(Scene question items)
══════════════════════════════

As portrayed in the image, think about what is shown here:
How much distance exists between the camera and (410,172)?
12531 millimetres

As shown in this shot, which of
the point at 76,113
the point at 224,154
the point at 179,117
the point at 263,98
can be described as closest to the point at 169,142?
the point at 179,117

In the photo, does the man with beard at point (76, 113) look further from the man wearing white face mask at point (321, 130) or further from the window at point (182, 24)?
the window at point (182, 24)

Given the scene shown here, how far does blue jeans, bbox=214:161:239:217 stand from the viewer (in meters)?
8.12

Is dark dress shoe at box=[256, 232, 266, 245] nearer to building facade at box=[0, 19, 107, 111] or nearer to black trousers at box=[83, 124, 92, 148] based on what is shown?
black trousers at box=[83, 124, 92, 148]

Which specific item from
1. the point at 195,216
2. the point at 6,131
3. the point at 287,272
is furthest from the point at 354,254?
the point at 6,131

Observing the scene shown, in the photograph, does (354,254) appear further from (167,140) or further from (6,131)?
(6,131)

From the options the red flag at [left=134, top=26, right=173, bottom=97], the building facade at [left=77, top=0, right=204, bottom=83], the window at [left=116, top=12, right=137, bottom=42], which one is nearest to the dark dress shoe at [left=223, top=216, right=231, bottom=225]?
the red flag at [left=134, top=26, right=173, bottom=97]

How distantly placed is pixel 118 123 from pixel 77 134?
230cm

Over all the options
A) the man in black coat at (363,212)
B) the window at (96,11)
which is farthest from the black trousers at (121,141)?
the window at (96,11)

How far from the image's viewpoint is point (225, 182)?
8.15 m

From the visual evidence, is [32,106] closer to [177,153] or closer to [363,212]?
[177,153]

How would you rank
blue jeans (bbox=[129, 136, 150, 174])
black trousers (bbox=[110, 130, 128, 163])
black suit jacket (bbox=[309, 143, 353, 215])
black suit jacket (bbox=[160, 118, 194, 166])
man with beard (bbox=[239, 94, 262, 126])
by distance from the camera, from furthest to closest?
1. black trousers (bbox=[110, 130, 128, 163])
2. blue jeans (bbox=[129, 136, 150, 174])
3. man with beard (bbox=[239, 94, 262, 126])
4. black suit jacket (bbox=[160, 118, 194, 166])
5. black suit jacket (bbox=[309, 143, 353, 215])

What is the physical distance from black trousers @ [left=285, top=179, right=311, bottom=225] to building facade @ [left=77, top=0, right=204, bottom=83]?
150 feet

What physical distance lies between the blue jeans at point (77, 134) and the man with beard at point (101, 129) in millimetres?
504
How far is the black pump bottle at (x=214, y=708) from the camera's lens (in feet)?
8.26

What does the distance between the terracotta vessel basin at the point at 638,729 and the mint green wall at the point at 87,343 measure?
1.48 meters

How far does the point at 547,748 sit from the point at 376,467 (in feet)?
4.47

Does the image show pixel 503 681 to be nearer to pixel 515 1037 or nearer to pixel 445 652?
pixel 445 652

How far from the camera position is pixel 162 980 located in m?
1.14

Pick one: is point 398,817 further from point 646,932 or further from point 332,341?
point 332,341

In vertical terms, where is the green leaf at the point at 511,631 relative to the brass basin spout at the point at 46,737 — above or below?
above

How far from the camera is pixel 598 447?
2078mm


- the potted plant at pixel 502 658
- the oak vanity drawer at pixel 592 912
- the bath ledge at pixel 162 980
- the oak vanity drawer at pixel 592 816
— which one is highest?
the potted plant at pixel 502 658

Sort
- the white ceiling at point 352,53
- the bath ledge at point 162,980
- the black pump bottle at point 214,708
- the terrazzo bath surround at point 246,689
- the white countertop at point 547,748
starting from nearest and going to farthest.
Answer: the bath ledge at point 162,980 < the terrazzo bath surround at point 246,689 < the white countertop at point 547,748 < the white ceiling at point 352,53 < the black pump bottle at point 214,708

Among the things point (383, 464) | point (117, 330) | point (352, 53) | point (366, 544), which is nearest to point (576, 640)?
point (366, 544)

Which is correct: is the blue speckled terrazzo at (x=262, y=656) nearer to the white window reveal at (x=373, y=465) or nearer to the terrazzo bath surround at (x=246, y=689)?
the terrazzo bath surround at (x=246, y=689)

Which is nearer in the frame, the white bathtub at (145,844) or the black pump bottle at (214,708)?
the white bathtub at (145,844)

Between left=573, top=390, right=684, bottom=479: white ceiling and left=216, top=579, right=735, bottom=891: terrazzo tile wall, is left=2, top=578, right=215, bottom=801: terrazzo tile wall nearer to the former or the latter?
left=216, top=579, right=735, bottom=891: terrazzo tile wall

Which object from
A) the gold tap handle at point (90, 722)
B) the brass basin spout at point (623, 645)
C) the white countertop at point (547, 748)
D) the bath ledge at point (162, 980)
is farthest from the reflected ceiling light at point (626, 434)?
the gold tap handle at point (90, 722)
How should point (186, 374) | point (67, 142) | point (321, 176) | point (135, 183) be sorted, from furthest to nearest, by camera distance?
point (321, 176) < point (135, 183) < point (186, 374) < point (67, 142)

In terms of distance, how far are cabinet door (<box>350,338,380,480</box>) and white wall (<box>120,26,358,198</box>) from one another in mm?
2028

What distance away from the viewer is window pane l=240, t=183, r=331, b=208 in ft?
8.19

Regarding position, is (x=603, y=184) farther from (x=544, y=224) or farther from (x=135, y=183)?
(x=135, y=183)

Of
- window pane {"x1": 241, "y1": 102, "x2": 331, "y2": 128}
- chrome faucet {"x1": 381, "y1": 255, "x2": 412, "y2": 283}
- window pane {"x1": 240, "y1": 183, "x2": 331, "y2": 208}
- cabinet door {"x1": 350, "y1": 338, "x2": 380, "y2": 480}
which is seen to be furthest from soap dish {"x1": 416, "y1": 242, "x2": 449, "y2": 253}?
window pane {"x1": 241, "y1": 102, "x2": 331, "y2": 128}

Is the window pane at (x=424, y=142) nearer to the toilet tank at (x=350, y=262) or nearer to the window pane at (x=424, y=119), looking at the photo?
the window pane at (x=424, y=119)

══════════════════════════════

## Task instructions
Copy out the lines above without any changes, from the first item through the last.

## Solution for this task
As portrayed in the image, think about what is shown here:
How much distance exists between the camera and (410,172)?
12531 millimetres

As shown in this shot, which of
the point at 76,113
the point at 224,154
the point at 179,117
the point at 263,98
can be described as closest to the point at 169,142?
the point at 179,117

In the photo, does the man with beard at point (76, 113) look further from the man wearing white face mask at point (321, 130) or further from the window at point (182, 24)?
the window at point (182, 24)

Given the scene shown here, how far does blue jeans, bbox=214:161:239:217 stand from the viewer (in meters)?
8.12

Is dark dress shoe at box=[256, 232, 266, 245] nearer to building facade at box=[0, 19, 107, 111] or nearer to black trousers at box=[83, 124, 92, 148] based on what is shown?
black trousers at box=[83, 124, 92, 148]

Which specific item from
1. the point at 195,216
2. the point at 6,131
3. the point at 287,272
is furthest from the point at 354,254?
the point at 6,131

Observing the scene shown, in the photograph, does (354,254) appear further from (167,140) or further from (6,131)?
(6,131)

From the options the red flag at [left=134, top=26, right=173, bottom=97], the building facade at [left=77, top=0, right=204, bottom=83], the window at [left=116, top=12, right=137, bottom=42], which one is nearest to the dark dress shoe at [left=223, top=216, right=231, bottom=225]?
the red flag at [left=134, top=26, right=173, bottom=97]

How distantly placed is pixel 118 123 from pixel 77 134?
230cm

Over all the options
A) the man in black coat at (363,212)
B) the window at (96,11)
which is farthest from the black trousers at (121,141)?
the window at (96,11)

How far from the image's viewpoint is point (225, 182)?
8.15 m

From the visual evidence, is [32,106] closer to [177,153] or closer to [363,212]?
[177,153]

How would you rank
blue jeans (bbox=[129, 136, 150, 174])
black trousers (bbox=[110, 130, 128, 163])
black suit jacket (bbox=[309, 143, 353, 215])
black suit jacket (bbox=[160, 118, 194, 166])
man with beard (bbox=[239, 94, 262, 126])
by distance from the camera, from furthest to closest?
1. black trousers (bbox=[110, 130, 128, 163])
2. blue jeans (bbox=[129, 136, 150, 174])
3. man with beard (bbox=[239, 94, 262, 126])
4. black suit jacket (bbox=[160, 118, 194, 166])
5. black suit jacket (bbox=[309, 143, 353, 215])

What is the physical distance from black trousers @ [left=285, top=179, right=311, bottom=225] to building facade @ [left=77, top=0, right=204, bottom=83]?
150 feet

What physical distance lies between the blue jeans at point (77, 134) and the man with beard at point (101, 129) in millimetres?
504
How far is the black pump bottle at (x=214, y=708) from the camera's lens (in feet)?
8.26

What does the distance between the terracotta vessel basin at the point at 638,729 and the mint green wall at the point at 87,343 measure?
1.48 meters

How far does the point at 547,748 sit from the point at 376,467 (in feet)?
4.47

Does the image show pixel 503 681 to be nearer to pixel 515 1037 or nearer to pixel 445 652?
pixel 445 652

How far from the camera position is pixel 162 980 located in m?
1.14

Pick one: is point 398,817 further from point 646,932 or further from point 332,341?
point 332,341

In vertical terms, where is the green leaf at the point at 511,631 relative to the brass basin spout at the point at 46,737 — above or below?
above

How far from the camera is pixel 598 447?
2078mm


- the potted plant at pixel 502 658
- the oak vanity drawer at pixel 592 912
- the bath ledge at pixel 162 980
- the oak vanity drawer at pixel 592 816
— which one is highest?
the potted plant at pixel 502 658

Sort
- the white ceiling at point 352,53
- the bath ledge at point 162,980
- the black pump bottle at point 214,708
- the terrazzo bath surround at point 246,689
- the white countertop at point 547,748
starting from nearest and going to farthest.
Answer: the bath ledge at point 162,980 < the terrazzo bath surround at point 246,689 < the white countertop at point 547,748 < the white ceiling at point 352,53 < the black pump bottle at point 214,708

Among the things point (383, 464) | point (117, 330) | point (352, 53) | point (366, 544), which is nearest to point (576, 640)?
point (366, 544)

Which is correct: is the blue speckled terrazzo at (x=262, y=656) nearer to the white window reveal at (x=373, y=465) or nearer to the terrazzo bath surround at (x=246, y=689)?
the terrazzo bath surround at (x=246, y=689)

Which is nearer in the frame, the white bathtub at (145,844) or the black pump bottle at (214,708)?
the white bathtub at (145,844)

Between left=573, top=390, right=684, bottom=479: white ceiling and left=216, top=579, right=735, bottom=891: terrazzo tile wall, is left=2, top=578, right=215, bottom=801: terrazzo tile wall nearer to the former or the latter?
left=216, top=579, right=735, bottom=891: terrazzo tile wall

Which object from
A) the gold tap handle at point (90, 722)
B) the brass basin spout at point (623, 645)
C) the white countertop at point (547, 748)
D) the bath ledge at point (162, 980)
is farthest from the reflected ceiling light at point (626, 434)?
the gold tap handle at point (90, 722)
How should point (186, 374) | point (67, 142) | point (321, 176) | point (135, 183) be sorted, from furthest to nearest, by camera distance?
point (321, 176) < point (135, 183) < point (186, 374) < point (67, 142)

In terms of distance, how far are cabinet door (<box>350,338,380,480</box>) and white wall (<box>120,26,358,198</box>) from one another in mm?
2028

What distance away from the viewer is window pane l=240, t=183, r=331, b=208 in ft?
8.19

Regarding position, is (x=603, y=184) farther from (x=544, y=224) or farther from (x=135, y=183)?
(x=135, y=183)

Of
- window pane {"x1": 241, "y1": 102, "x2": 331, "y2": 128}
- chrome faucet {"x1": 381, "y1": 255, "x2": 412, "y2": 283}
- window pane {"x1": 240, "y1": 183, "x2": 331, "y2": 208}
- cabinet door {"x1": 350, "y1": 338, "x2": 380, "y2": 480}
which is seen to be furthest from soap dish {"x1": 416, "y1": 242, "x2": 449, "y2": 253}?
window pane {"x1": 241, "y1": 102, "x2": 331, "y2": 128}

Is the window pane at (x=424, y=142) nearer to the toilet tank at (x=350, y=262) or nearer to the window pane at (x=424, y=119), looking at the photo?
the window pane at (x=424, y=119)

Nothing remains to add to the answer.